Lo ha detto mons. Mounir Khairallah, vescovo maronita di Batroun (Libano), durante una visita all’Università cattolica di Milano. “In questa grande crisi tra sciiti e sunniti – ha spiegato il vescovo – siamo noi gli unici a poter fare da ponte. Se i cristiani sparissero dal Medioriente non ci sarebbe più vita neanche per i musulmani perché anche loro hanno paura: non ci sono luoghi dove sciiti e sunniti vivono insieme, i cristiani sono gli unici a saper vivere con tutti”. “Questa è la nostra responsabilità, la nostra missione – ha sottolineato mons. Khairallah -. I cristiani del Medioriente non spariranno. Come diceva San Giovanni Paolo II, noi siamo un ‘Paese messaggio’, un Paese modello per tutti i Paesi del mondo grazie alla convivialità tra le 18 comunità presenti sul territorio libanese. Vogliamo dire a tutti che il vivere insieme è sempre possibile”. Il vescovo libanese si è poi soffermato sulla situazione dei rifugiati siriani in Libano, oltre 1,5 milioni su una popolazione di 4,5 milioni, circa il 30%. “Nonostante la Siria abbia occupato militarmente il Libano per 30 anni – ha dichiarato il presule – i libanesi continuano ad accogliere per tradizione tutti coloro che non si sentono di poter vivere degnamente nella loro terra. Tuttavia la situazione è faticosa a livello sociale, politico ed economico. Consideriamo da un lato che i profughi attualmente in Libano, se non si sbloccherà la situazione, inevitabilmente non vorranno più rientrare. Basti pensare che oggi nascono 60.000 bambini siriani in Libano contro 50.000 libanesi”. “Chiediamo da tempo alle grandi potenze e all’Onu di aiutare i rifugiati a rientrare nel loro Paese ma non ci stanno ascoltando perché sarebbe un riconoscimento ufficiale del regime di Assad. La nostra richiesta non ha un significato politico ma unicamente di carattere umanitario”, spiega mons.
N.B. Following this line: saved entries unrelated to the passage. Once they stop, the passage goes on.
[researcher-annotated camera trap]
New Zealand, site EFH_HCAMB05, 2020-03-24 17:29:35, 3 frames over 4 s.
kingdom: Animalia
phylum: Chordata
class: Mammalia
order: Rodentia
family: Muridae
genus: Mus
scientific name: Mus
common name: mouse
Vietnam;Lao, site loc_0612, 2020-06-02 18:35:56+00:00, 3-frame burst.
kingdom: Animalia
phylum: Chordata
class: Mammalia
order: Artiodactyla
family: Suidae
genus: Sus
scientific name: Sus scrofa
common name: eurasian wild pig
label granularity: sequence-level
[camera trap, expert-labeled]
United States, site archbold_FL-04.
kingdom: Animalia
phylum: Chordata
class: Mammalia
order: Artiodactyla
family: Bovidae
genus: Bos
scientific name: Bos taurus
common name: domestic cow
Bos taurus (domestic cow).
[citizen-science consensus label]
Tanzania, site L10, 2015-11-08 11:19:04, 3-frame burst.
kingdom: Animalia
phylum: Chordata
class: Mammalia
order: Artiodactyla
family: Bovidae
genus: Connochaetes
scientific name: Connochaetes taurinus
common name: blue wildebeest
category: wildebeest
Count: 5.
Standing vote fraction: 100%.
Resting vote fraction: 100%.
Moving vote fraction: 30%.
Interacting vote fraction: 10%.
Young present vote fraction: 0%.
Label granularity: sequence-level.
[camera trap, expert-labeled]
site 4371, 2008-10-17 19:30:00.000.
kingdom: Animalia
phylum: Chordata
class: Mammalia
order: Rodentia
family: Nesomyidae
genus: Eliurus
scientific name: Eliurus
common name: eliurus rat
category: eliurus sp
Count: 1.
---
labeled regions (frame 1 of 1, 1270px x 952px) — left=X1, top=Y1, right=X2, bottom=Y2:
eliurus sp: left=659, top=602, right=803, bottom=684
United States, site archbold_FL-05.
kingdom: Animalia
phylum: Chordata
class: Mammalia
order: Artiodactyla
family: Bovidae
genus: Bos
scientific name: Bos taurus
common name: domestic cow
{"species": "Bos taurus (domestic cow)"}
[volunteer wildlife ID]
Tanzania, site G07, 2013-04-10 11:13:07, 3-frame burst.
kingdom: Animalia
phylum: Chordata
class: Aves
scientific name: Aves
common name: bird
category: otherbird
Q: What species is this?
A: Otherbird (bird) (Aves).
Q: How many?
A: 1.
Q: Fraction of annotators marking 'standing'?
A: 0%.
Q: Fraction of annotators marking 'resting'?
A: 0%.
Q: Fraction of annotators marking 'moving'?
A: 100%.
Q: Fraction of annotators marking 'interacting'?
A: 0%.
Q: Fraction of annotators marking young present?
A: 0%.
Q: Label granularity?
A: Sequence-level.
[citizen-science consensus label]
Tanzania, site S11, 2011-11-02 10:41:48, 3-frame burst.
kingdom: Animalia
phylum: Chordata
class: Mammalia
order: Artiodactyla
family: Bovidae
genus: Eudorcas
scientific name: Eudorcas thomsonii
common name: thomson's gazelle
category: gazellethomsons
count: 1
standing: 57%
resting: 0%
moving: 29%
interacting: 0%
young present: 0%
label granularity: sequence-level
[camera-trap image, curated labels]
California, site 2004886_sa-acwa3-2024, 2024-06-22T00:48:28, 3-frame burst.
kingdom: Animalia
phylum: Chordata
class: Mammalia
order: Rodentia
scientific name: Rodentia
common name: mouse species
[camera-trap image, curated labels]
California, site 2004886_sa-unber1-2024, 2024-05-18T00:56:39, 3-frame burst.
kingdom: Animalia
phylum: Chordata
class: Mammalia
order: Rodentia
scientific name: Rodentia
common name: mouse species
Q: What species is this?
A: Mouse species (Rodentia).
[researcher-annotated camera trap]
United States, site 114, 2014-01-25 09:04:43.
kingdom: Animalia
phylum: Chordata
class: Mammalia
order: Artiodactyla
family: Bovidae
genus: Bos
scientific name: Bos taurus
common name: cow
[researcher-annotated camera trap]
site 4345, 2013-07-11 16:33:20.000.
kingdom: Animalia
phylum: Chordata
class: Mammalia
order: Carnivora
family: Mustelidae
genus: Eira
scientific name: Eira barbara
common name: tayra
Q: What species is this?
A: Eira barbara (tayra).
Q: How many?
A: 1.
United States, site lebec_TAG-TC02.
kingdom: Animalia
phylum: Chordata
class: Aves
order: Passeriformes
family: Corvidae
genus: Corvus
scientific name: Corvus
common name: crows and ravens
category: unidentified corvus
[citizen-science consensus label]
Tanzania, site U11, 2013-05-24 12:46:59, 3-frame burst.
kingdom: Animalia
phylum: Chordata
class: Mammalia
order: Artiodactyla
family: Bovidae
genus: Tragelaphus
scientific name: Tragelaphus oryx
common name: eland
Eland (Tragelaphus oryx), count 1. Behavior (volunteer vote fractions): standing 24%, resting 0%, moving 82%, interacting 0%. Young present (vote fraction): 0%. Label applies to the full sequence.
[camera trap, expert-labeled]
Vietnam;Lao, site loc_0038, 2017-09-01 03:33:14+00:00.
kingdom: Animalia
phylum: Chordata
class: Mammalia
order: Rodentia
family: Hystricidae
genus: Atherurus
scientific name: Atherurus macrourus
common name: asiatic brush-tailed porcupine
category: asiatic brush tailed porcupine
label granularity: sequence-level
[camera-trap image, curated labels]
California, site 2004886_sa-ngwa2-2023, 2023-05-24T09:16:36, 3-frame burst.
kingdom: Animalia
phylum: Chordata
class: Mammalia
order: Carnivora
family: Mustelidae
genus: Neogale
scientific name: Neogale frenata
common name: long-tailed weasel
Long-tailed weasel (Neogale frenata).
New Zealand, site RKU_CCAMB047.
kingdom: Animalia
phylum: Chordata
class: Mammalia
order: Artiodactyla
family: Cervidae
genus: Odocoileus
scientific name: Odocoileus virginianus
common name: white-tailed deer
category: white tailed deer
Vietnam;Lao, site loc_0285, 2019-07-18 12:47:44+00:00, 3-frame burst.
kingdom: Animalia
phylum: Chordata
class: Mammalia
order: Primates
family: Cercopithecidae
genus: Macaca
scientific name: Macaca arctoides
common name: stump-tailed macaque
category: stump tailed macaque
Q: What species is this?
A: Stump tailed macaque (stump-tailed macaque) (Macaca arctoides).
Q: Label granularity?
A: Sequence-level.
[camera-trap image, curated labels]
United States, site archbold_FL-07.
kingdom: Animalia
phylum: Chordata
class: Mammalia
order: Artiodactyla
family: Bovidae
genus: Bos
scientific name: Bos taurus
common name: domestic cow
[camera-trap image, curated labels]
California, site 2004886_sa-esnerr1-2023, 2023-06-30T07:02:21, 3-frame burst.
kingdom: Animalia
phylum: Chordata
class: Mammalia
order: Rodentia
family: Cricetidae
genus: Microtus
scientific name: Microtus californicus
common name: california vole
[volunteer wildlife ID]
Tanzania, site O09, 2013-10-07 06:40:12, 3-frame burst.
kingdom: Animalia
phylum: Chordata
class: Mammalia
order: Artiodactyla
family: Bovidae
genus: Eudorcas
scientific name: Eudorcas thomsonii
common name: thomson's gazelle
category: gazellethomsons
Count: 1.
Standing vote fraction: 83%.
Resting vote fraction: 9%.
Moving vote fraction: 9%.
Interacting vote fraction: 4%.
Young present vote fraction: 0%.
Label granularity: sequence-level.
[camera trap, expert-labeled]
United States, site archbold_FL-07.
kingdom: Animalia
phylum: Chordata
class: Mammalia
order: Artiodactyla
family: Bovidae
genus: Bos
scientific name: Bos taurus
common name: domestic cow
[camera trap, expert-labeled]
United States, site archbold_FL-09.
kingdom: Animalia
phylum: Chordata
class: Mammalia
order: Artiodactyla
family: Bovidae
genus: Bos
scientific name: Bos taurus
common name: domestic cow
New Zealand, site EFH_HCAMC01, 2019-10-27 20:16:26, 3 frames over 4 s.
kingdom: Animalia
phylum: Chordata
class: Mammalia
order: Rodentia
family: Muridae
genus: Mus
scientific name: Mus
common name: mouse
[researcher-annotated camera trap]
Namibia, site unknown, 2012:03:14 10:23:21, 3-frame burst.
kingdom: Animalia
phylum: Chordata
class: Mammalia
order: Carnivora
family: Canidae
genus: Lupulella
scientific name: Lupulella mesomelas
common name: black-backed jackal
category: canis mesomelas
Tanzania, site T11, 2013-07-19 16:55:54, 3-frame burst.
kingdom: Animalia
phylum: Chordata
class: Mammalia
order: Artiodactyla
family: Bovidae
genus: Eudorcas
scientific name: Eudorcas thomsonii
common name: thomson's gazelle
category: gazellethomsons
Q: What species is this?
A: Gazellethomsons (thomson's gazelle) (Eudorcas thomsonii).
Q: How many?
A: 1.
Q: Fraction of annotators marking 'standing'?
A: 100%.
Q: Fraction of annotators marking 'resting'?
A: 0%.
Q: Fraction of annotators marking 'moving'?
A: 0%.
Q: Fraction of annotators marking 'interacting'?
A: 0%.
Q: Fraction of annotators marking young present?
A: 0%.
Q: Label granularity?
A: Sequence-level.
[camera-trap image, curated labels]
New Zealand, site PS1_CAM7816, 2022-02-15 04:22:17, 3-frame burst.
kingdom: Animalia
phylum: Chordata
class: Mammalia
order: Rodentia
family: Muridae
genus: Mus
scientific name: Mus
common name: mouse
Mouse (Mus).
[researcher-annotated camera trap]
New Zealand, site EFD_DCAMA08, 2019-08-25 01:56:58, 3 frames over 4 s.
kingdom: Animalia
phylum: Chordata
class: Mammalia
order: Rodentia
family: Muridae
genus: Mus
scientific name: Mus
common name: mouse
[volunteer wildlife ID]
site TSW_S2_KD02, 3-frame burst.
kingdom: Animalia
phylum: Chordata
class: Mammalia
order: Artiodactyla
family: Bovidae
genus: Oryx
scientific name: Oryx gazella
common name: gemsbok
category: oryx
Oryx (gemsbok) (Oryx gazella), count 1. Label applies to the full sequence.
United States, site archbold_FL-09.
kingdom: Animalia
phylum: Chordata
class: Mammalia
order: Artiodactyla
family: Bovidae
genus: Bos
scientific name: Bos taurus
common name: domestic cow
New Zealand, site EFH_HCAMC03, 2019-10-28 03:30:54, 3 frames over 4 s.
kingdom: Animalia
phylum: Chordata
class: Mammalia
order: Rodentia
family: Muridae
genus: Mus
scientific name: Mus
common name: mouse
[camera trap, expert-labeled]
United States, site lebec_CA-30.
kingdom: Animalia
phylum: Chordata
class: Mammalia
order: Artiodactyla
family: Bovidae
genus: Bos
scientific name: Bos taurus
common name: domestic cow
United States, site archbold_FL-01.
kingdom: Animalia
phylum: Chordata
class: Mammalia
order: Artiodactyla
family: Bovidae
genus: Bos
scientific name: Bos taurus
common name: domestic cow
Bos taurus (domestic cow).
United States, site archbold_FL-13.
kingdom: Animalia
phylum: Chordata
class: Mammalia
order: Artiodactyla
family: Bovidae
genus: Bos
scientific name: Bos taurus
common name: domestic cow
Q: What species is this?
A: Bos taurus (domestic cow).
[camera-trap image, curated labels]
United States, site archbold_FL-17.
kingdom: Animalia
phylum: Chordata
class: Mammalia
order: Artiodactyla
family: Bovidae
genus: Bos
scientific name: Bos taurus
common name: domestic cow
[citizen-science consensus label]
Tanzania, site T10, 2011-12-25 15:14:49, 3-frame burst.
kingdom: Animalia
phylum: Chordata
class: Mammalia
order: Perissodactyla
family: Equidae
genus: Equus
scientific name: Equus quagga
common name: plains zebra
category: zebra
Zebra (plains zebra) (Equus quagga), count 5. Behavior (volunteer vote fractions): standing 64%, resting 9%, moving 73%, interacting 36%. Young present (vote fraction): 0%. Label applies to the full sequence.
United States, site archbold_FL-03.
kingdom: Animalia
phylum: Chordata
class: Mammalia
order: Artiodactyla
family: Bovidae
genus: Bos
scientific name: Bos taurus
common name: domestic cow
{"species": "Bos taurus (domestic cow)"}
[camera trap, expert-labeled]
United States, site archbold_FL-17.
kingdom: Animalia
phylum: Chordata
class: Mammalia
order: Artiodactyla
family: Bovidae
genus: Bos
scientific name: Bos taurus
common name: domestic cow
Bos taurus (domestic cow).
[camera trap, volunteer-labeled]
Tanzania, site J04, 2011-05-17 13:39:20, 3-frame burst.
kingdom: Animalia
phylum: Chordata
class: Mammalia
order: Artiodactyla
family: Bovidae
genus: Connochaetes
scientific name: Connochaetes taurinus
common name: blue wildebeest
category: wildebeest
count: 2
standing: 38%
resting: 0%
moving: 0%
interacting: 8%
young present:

Khairallah che spera “in una soluzione al più presto possibile per lasciarci decidere da soli le nostre sorti. Gli interessi economici e politici in gioco sono così grandi che non ci danno questa possibilità. Basti pensare che in questo momento americani e russi stanno lottando per avere la parte più grande dell’investimento per la ricostruzione della Siria che secondo un calcolo degli Stati Uniti ammonta a 600 miliardi di dollari”.